▸ **Task goal**
Every line below from the one with "2005 Lourdes Pilgrimage (211/352)" through the one with "Quartz + Purple" should be retyped exactly, both ends included; no other lines and no pictures.

▸ **Material for the task**
┄┄┄┄┄┄

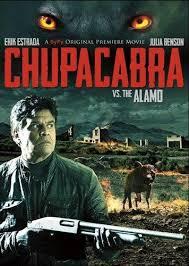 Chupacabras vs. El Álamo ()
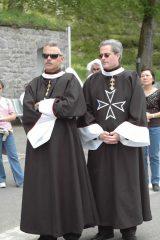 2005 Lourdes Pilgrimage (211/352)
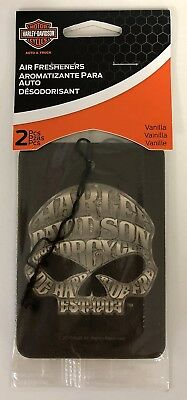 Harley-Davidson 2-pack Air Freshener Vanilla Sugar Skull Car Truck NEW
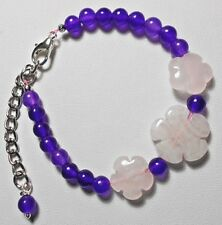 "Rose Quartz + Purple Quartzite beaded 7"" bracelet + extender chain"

┄┄┄┄┄┄

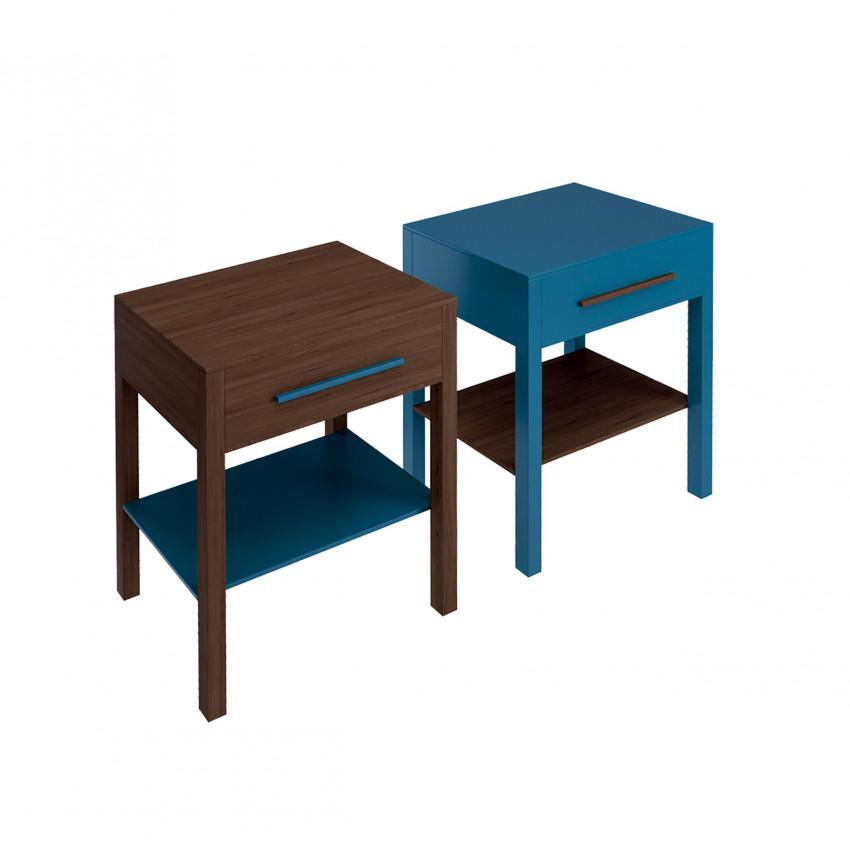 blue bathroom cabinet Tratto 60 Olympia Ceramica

┄┄┄┄┄┄

▸ **Output for this task**
 2005 Lourdes Pilgrimage (211/352)
 Harley-Davidson 2-pack Air Freshener Vanilla Sugar Skull Car Truck NEW
 "Rose Quartz + Purple Quartzite beaded 7"" bracelet + extender chain"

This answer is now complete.